Are you kidding?? With spring break and everything else that needs done around here the veranda is the last place you'll see me.

And you?

Angie


----------



## Todd Caswell (Jun 24, 2008)

> More handlers should have someone video tape them while handling -- on marks and on blinds. Why do I think this?



We try to do it a few times a year, it's even better when they don't know you have the camera out, and there not thinking about it..


----------



## Angie B (Sep 30, 2003)

Jim Harvey said:


> Interesting Ted, your words are close to the exact thing Mike Lardy taught Chris three years ago at a great workshop we attended. The wonderful thing it that Chris actually remembered it and made it a habit.
> 
> Good job my friend, you and Bus looked really dialed in.


Don't you just love clinics... ;-)

I know a lot of pro's that clinics were their only education...

FWIW

Angie


----------



## Pete (Dec 24, 2005)

Weather your high up on a dog or behind him,,,,as long as you are consistant at what your doing,,,the dog will figure it out. Each position has there advantages.
I have no idea how people line /aim their dog looking straight down on it.

But then many don't understand how someone can easily move a dog from behind.


Chris
What made Buses ears drop back,,,did you tell him to sit ,,,,?
I thought you looked way better than what I would look like. I was impressed that you can stand up so quickly after squatting.

Pete


----------



## Dman (Feb 26, 2003)

Veranda for me. This weather is just too nice.


----------



## BonMallari (Feb 7, 2008)

Ted Shih said:


> I disagree.
> *
> I prefer standing with my inside leg even with the dog's shoulder.*
> 
> I think that the dog is more cognizant of where you are and that small movements on your part can influence the dog when you stand more forward on the dog.
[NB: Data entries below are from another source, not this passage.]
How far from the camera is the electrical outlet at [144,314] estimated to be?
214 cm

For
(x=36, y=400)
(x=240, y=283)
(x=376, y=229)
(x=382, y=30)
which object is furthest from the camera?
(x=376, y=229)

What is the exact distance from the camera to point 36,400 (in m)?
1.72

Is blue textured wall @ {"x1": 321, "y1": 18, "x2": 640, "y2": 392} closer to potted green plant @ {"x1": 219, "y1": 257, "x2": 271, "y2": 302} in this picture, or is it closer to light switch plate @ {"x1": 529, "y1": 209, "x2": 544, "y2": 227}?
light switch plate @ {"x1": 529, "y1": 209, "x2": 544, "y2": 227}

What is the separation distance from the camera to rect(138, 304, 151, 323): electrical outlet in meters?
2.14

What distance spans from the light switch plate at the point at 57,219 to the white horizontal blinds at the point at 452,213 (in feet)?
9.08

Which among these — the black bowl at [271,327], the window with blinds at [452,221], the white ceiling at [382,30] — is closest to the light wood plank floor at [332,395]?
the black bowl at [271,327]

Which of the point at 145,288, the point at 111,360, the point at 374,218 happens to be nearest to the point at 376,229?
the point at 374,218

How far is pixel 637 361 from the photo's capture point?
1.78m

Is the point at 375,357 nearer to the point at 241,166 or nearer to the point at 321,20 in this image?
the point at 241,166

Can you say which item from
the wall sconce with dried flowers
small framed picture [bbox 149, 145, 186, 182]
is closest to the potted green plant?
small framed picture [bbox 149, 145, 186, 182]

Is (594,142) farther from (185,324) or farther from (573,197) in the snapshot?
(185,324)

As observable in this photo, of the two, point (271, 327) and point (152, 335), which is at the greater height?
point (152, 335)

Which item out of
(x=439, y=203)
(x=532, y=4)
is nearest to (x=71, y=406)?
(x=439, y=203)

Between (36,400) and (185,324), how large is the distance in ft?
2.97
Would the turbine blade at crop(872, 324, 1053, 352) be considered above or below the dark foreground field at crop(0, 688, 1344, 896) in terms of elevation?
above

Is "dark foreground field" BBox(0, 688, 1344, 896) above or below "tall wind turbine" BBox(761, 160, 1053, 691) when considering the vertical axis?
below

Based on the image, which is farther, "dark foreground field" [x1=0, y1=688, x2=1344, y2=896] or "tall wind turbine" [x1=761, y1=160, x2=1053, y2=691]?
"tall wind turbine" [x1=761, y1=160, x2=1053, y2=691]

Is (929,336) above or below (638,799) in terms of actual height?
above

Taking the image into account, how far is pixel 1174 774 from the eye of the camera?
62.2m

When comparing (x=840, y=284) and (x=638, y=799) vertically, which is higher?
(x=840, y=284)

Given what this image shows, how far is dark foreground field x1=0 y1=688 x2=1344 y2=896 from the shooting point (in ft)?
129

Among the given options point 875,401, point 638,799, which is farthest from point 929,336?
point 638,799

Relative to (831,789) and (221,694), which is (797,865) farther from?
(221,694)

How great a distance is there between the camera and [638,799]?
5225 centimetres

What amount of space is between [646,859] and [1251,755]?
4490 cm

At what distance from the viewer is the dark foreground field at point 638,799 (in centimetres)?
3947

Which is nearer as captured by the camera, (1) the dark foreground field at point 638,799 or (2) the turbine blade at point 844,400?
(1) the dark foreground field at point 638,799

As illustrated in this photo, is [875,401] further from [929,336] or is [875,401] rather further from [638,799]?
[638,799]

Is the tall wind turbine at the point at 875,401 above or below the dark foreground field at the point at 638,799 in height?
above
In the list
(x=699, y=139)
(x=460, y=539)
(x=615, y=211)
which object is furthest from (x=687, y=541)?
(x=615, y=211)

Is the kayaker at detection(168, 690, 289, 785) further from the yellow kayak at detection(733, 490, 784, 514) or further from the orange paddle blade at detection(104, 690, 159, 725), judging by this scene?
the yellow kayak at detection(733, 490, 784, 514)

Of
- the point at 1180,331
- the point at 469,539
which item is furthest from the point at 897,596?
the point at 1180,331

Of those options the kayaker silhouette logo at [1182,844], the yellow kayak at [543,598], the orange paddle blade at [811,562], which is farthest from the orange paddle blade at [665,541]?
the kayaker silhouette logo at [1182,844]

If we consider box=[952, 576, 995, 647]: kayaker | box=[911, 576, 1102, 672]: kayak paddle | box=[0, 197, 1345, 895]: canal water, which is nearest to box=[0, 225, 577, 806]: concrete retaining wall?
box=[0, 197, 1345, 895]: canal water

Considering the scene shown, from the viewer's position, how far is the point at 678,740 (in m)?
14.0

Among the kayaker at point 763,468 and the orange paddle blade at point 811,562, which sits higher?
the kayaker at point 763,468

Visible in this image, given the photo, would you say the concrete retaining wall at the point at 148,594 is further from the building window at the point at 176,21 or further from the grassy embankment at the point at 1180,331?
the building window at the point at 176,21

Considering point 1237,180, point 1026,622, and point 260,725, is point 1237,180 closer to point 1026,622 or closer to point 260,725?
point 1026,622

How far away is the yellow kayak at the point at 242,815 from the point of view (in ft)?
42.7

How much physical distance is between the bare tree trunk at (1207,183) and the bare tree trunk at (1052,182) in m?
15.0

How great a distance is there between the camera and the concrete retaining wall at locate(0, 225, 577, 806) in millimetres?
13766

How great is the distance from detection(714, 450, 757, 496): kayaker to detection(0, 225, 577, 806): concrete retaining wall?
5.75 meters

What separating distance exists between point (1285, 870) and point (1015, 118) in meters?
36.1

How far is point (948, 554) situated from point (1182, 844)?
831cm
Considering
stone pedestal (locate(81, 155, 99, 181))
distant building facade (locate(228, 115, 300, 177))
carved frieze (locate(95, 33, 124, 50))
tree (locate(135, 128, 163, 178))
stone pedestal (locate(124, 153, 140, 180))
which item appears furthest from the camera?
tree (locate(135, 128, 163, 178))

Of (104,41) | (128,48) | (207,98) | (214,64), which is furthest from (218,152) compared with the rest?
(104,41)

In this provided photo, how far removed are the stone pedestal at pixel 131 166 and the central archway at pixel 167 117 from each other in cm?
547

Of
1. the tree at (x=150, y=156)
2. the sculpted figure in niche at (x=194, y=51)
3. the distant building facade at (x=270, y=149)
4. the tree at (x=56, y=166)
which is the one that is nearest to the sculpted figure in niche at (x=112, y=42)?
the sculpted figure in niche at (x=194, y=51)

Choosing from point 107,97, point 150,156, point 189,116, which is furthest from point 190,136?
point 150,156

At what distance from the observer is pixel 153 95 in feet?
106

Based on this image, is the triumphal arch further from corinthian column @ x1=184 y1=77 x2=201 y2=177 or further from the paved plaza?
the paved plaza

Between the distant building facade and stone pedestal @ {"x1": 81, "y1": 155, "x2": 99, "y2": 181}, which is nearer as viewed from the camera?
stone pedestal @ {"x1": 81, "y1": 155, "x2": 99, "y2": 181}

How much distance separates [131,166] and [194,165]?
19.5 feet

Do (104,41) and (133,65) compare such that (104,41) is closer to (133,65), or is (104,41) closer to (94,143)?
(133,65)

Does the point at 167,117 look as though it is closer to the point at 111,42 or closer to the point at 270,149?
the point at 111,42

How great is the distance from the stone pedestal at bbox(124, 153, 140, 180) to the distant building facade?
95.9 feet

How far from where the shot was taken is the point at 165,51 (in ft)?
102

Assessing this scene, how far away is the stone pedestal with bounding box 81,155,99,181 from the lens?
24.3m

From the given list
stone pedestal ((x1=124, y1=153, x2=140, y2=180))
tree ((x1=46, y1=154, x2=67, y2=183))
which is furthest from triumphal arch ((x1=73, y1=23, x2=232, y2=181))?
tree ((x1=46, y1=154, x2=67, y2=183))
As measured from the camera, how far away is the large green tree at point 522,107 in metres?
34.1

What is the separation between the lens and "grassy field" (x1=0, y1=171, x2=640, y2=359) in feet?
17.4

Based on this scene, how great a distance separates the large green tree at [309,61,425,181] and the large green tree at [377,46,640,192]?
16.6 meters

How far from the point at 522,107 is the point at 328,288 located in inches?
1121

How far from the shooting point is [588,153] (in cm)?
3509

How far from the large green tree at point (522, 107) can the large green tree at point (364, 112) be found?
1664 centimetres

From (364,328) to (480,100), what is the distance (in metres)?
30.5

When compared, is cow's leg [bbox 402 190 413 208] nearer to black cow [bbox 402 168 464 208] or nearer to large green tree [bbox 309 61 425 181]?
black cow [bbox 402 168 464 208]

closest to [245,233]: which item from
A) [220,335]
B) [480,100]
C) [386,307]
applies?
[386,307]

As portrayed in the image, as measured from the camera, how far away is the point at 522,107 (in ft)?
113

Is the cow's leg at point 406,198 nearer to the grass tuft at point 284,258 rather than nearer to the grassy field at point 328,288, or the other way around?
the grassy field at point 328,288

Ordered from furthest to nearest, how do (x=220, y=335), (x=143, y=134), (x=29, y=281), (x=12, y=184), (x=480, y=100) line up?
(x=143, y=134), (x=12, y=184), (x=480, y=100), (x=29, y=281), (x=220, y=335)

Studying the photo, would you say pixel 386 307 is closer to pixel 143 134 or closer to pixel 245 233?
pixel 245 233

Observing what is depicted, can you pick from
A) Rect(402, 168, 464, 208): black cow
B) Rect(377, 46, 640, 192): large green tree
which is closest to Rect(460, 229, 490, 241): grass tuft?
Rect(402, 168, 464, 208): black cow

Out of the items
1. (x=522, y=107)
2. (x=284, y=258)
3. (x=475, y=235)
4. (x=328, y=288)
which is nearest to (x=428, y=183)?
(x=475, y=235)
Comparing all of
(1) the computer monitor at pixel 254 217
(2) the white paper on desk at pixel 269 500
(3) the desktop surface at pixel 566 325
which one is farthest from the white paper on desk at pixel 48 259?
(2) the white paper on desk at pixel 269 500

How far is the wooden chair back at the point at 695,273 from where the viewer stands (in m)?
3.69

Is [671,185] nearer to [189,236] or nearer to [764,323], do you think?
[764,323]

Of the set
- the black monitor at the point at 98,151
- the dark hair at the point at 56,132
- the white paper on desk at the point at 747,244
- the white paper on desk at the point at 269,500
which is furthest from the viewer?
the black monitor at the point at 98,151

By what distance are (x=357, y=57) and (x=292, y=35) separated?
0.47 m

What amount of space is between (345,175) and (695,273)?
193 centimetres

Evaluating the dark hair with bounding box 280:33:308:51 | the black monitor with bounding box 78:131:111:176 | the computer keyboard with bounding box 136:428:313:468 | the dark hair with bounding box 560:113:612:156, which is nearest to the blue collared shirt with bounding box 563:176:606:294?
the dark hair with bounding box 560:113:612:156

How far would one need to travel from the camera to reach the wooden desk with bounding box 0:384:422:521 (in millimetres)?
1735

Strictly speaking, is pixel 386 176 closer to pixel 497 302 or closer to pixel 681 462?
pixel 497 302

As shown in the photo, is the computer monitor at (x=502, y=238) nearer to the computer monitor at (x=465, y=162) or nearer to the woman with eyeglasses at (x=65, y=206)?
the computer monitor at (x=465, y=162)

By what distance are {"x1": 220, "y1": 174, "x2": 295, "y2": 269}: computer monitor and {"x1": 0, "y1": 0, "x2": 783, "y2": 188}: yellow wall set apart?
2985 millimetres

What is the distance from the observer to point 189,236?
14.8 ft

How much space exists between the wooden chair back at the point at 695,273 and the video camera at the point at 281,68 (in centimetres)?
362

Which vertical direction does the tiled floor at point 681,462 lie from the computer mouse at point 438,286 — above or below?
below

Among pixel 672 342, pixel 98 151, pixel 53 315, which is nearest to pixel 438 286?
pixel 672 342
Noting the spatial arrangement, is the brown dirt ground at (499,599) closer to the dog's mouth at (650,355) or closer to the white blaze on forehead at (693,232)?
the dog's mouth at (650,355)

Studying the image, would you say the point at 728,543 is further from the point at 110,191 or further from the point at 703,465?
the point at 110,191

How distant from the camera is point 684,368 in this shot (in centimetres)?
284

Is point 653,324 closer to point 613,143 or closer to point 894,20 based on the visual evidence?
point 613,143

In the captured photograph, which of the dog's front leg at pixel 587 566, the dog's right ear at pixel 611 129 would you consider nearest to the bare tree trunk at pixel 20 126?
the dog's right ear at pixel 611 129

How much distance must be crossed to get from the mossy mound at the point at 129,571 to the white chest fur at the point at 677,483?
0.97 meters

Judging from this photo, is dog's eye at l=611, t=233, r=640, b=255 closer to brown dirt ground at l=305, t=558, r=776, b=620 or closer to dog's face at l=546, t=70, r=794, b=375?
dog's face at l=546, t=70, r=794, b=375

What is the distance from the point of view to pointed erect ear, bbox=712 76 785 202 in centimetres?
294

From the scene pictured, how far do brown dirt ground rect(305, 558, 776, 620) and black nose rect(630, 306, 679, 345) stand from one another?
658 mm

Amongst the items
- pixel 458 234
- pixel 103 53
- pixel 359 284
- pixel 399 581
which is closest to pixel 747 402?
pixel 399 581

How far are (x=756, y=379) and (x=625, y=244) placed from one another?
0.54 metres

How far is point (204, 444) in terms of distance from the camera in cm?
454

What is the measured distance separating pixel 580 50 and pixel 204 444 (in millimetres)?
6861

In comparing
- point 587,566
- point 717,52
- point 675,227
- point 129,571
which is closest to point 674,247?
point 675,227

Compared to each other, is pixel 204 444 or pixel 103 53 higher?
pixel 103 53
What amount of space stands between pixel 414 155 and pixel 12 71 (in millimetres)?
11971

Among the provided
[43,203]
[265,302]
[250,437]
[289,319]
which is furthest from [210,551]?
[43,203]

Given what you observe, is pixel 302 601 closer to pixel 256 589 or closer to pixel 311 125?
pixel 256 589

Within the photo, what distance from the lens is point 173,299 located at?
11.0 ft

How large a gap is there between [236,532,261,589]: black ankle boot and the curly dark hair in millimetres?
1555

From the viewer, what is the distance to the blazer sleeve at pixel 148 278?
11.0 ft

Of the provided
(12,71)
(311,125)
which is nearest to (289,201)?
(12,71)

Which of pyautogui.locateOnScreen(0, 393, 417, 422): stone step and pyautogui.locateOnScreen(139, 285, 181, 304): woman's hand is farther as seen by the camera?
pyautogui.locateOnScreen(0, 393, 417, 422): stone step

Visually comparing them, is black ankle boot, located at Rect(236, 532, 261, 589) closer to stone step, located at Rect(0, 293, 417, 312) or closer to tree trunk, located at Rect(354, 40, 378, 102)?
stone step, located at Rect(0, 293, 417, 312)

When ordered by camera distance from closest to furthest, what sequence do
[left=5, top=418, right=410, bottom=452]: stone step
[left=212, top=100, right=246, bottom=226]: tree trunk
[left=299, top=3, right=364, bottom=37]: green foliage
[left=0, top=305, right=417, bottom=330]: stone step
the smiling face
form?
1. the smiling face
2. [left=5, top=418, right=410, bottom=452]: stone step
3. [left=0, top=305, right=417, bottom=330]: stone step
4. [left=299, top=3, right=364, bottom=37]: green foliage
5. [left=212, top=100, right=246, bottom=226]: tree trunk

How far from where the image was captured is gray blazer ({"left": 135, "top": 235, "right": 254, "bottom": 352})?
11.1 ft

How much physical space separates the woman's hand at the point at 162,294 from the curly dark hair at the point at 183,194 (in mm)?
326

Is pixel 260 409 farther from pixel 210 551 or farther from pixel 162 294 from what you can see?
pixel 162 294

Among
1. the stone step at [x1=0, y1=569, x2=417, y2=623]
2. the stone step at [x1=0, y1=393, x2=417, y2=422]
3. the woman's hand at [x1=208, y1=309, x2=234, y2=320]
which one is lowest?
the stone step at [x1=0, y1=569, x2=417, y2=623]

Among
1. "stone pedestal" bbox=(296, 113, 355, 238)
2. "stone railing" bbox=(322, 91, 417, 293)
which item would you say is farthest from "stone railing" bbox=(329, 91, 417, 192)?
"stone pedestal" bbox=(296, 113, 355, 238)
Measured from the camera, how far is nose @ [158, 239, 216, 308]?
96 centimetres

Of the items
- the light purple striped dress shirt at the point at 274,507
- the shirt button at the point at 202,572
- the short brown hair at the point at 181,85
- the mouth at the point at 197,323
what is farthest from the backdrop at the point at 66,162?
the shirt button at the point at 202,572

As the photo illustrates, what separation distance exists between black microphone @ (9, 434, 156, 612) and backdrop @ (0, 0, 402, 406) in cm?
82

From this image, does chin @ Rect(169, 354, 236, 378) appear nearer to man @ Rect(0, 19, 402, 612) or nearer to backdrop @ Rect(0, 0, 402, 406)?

Ted : just so I/we are talking about the same thing do any of these pictures depict which position you prefer

Figure 1










Figure 2










Figure 3










Figure 4













photos are from my personal collection and are of Clint (w/Brig), KJ Rice(w/Dora), Don Remien( w/ Hank), Charlene Keoth( w/ Lil)...


----------



## Angie B (Sep 30, 2003)

BonMallari said:


> Ted : just so I/we are talking about the same thing do any of these pictures depict which position you prefer
> 
> Figure 1
> 
> ...


Ahhhh NO! Because none of them are at the shoulder...

Angie


----------



## BonMallari (Feb 7, 2008)

Angie B said:


> Ahhhh NO! Because none of them are at the shoulder...
> 
> Angie


that was kind of the point of asking the question as opposed to these pictures where the handler is at the hip


----------



## Chris Atkinson (Jan 3, 2003)

Todd Caswell said:


> Nice Chris, only thing that stood out to me, was the quick send and we all do it, one of those thing I always have to think about myself. It was hard to tell in the video, but around the 2 minute mark, you gave a light stick correction and had the gunner pick up the mark, was the correction for the slight head swing??
> 
> We had a golf course close up here a few years ago it was good for a couple years and then it got overgrown and unusable, but it was nice while it lasted..


 
Yes Todd, the head swing was the exact reason for the tap (literally just a tap) with the stick and the pick up by Tim. It is also the reason I asked the short gun on the left to come out front and be more visible. 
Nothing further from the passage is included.